Rewrite the lines from the one containing "Tell me how far apart the" through the end of the items as a Markdown table with the columns Row and Text. Number each line in Row, and leave out blank lines.

> [Items of spatial question data]
--- begin ---

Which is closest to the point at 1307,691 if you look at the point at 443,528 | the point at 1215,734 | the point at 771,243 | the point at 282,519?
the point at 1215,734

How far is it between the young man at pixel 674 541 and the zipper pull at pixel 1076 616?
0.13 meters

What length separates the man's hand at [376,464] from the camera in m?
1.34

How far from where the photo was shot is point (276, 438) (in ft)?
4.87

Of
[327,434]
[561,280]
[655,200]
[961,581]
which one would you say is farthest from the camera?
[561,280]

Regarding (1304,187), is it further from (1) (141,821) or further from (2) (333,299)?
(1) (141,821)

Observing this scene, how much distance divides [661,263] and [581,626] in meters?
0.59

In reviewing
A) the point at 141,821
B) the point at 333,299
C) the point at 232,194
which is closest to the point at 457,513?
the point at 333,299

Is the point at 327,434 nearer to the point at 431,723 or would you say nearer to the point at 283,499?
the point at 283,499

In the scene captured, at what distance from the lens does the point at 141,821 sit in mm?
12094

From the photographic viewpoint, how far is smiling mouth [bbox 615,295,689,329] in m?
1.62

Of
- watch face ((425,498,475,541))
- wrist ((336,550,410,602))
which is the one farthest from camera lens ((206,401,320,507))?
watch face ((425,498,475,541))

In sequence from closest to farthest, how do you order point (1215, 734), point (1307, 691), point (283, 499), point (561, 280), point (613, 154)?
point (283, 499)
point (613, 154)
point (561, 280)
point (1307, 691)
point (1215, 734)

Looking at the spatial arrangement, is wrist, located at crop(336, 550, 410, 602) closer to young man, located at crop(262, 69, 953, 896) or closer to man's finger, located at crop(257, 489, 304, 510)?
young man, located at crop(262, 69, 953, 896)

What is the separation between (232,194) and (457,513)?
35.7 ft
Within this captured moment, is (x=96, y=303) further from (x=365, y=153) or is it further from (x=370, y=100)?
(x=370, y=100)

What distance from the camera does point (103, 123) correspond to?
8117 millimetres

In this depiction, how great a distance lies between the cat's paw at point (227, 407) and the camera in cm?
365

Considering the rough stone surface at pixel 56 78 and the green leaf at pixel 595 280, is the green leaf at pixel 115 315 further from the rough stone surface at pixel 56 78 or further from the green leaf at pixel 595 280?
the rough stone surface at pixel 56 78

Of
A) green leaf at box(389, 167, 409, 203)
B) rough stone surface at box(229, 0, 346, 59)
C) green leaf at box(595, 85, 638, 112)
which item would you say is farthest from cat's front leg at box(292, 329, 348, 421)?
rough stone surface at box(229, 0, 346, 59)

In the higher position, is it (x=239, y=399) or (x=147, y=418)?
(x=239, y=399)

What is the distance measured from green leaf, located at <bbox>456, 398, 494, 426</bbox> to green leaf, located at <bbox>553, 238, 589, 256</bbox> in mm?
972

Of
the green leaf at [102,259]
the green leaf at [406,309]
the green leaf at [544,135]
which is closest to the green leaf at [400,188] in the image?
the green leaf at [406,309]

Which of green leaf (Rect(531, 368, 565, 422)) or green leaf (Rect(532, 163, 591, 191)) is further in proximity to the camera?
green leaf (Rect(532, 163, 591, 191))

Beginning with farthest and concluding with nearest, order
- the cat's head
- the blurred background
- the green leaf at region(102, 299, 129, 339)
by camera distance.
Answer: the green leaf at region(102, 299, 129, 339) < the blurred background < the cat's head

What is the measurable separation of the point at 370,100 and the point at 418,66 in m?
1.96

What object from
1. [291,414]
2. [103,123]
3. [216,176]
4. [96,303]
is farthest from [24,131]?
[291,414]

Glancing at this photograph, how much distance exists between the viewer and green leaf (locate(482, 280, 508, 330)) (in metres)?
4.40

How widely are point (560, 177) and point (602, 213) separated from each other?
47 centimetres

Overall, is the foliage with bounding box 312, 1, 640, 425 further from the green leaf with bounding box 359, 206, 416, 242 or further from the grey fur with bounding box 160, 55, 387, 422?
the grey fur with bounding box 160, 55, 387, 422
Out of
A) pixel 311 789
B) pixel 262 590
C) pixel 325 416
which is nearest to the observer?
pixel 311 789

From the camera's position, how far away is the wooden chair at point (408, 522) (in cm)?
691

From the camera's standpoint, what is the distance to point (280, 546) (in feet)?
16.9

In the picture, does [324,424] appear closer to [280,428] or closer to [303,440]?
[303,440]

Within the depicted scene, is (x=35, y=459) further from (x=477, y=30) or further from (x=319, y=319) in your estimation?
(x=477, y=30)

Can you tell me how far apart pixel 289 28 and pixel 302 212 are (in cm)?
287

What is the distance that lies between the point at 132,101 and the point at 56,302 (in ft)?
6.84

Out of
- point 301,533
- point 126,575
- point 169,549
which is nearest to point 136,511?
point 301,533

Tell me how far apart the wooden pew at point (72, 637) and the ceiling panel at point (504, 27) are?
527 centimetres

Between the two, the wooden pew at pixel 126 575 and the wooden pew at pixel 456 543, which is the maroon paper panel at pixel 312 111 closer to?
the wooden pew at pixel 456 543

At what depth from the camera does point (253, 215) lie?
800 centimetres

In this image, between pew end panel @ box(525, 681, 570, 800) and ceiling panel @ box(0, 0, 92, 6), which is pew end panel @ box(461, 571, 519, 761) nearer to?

--- end ---

> [EXERCISE RESULT]
| Row | Text |
|---|---|
| 1 | Tell me how far apart the wooden pew at point (72, 637) and the ceiling panel at point (504, 27) are? |
| 2 | 527 centimetres |
| 3 | Between the two, the wooden pew at pixel 126 575 and the wooden pew at pixel 456 543, which is the maroon paper panel at pixel 312 111 closer to? |
| 4 | the wooden pew at pixel 456 543 |
| 5 | At what depth from the camera does point (253, 215) lie? |
| 6 | 800 centimetres |
| 7 | In this image, between pew end panel @ box(525, 681, 570, 800) and ceiling panel @ box(0, 0, 92, 6), which is pew end panel @ box(461, 571, 519, 761) nearer to? |